Review: James at Kirstenbosch


JamesThe sound of a lone trumpeter playing the opening bars of ‘Lose Control’ is superb. As the sky darkens above Kirstenbosch and the stars start to twinkle above the mountain, the audience goes wild as James takes to the stage, and the evening turns from superb to spectacular.

For those needing a heads up, the band is just called James. It’s not a guy called James singing, it is actually made up of seven members, none of them called James. In South Africa the band is best known for their 1993 album, Laid, which included hits ‘Sit Down’ and ‘Say Something’. They have, in fact, released 15 albums, the latest, Living in Extraordinary Times, this year.

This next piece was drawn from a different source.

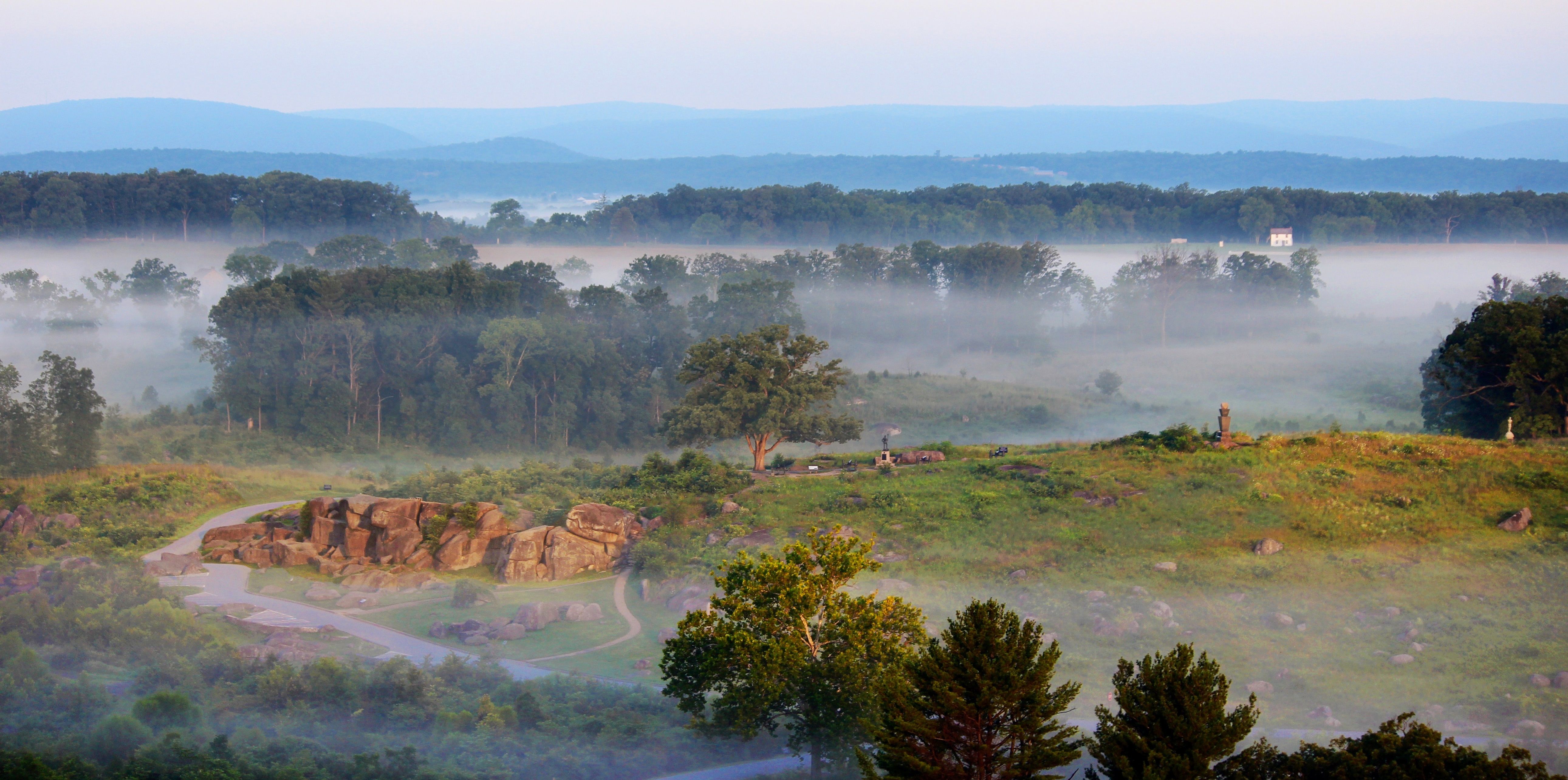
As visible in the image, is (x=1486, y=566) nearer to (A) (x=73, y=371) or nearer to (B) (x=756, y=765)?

Attended by an audience that was made up in the majority by people who were in their teens and twenties in the 90’s, it was a gorgeous evening opened by legendary South African band, Watershed. They had the audience in the palm of their hands. As the sun began to set and the sky turned pink, they played their classic, ‘Indigo Girl’, setting the stage for a perfect show.

James opened with ‘Lose Control’ and moved on into stomping track, ‘Hank’, an angry ode to Trump and his highly questionable politics, off Living in Extraordinary Times. It is the perfect political anthem, with a military beat that gets the pulse racing. The band’s energy radiated over the crowd, getting them all up and dancing.

‘Don’t Wait That Long’, off their 1992 album, Seven, is almost trance-like, with Kirstenbosch providing the perfect, night-insect-filled back track. How to get a Cape Town crowd up, dancing AND with their hands in the air? Ironically, play ‘Sit Down’. The crowd went crazy, singing along and turning the lawns of Kirstenbosch into something resembling The Playground or The Corner House, circa 1995. Well, without the sweaty airlessness.

Thanks, James and Kirstenbosch, for a great night.